(Pictures with short captions)
=== Begin Enclosure ===

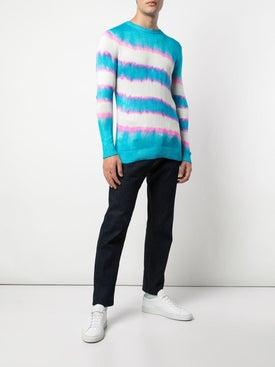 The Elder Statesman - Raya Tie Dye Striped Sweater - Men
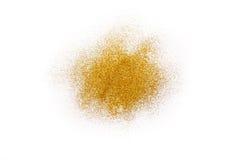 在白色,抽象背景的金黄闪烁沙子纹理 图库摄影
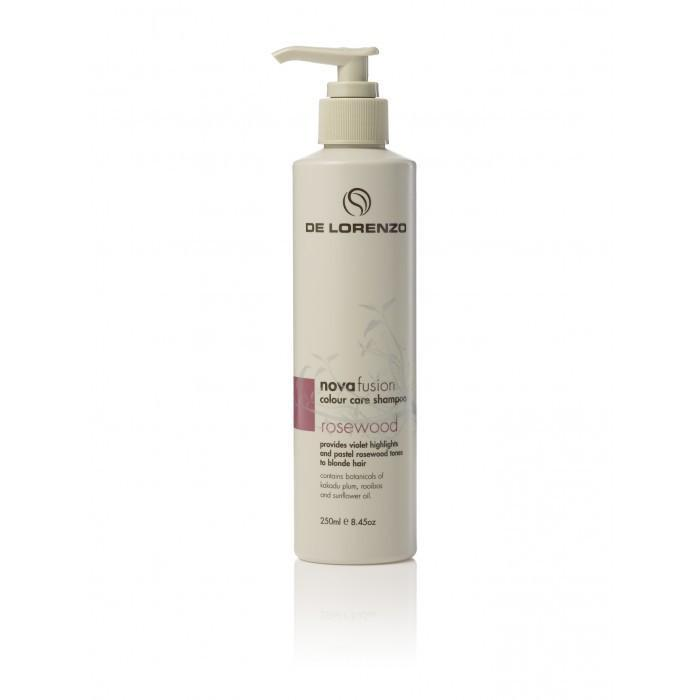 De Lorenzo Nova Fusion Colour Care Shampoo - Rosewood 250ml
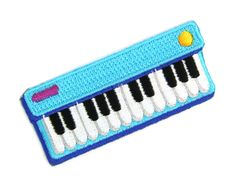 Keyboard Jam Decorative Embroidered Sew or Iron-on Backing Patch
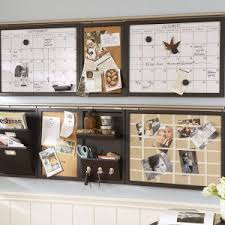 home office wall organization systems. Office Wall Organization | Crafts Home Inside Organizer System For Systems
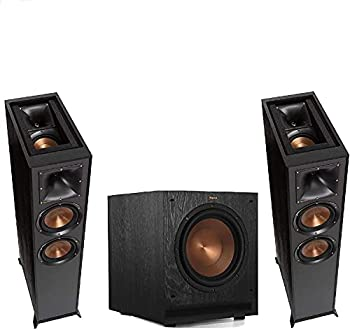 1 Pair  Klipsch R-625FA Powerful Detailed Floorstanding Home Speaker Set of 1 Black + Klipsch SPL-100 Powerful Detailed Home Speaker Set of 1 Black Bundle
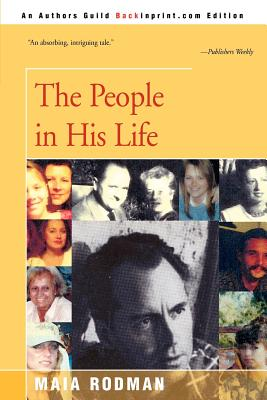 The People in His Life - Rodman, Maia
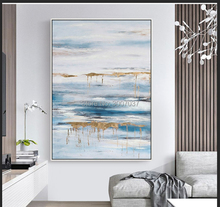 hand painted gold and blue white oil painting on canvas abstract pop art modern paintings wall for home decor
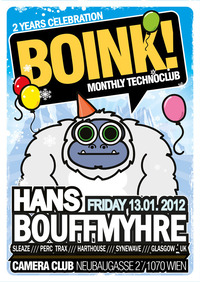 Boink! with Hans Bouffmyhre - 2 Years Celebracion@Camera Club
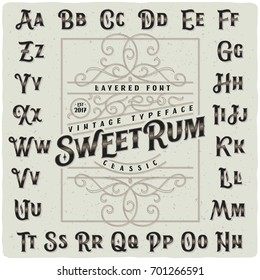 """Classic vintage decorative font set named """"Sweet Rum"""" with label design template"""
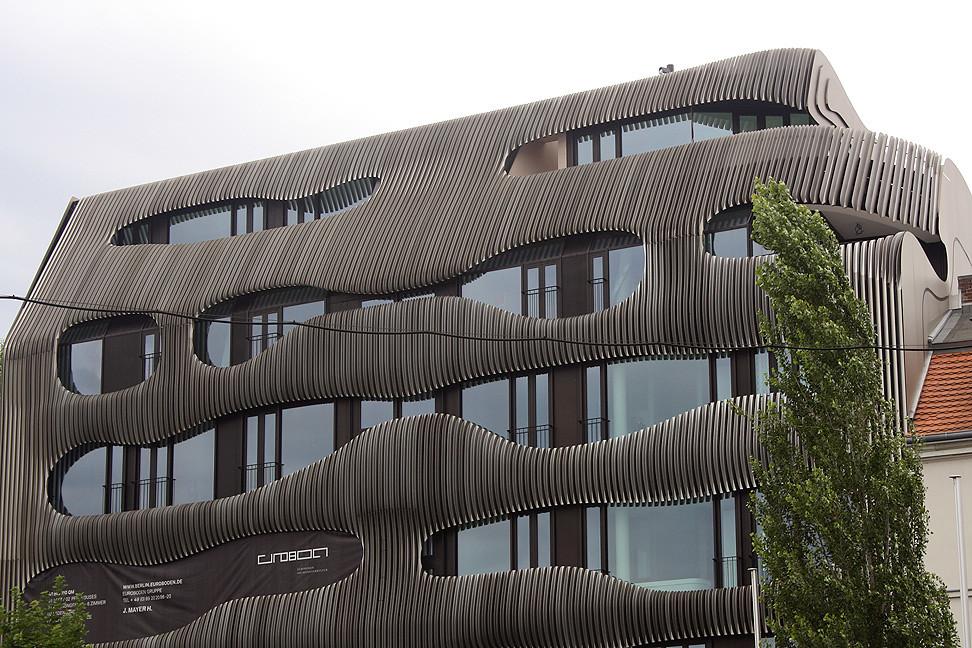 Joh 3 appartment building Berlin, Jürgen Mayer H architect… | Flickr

=== End Enclosure ===

**ASSIGNED TASK**:
An exact, image-free transcription of all the records above is needed.

**SOLUTION TO THIS PROBLEM**:
 The Elder Statesman - Raya Tie Dye Striped Sweater - Men
 在白色,抽象背景的金黄闪烁沙子纹理 图库摄影
 De Lorenzo Nova Fusion Colour Care Shampoo - Rosewood 250ml
 Keyboard Jam Decorative Embroidered Sew or Iron-on Backing Patch
 home office wall organization systems. Office Wall Organization | Crafts Home Inside Organizer System For Systems
 1 Pair  Klipsch R-625FA Powerful Detailed Floorstanding Home Speaker Set of 1 Black + Klipsch SPL-100 Powerful Detailed Home Speaker Set of 1 Black Bundle
 The People in His Life - Rodman, Maia
 hand painted gold and blue white oil painting on canvas abstract pop art modern paintings wall for home decor
 Boink! with Hans Bouffmyhre - 2 Years Celebracion@Camera Club
 """Classic vintage decorative font set named """"Sweet Rum"""" with label design template"""
 Joh 3 appartment building Berlin, Jürgen Mayer H architect… | Flickr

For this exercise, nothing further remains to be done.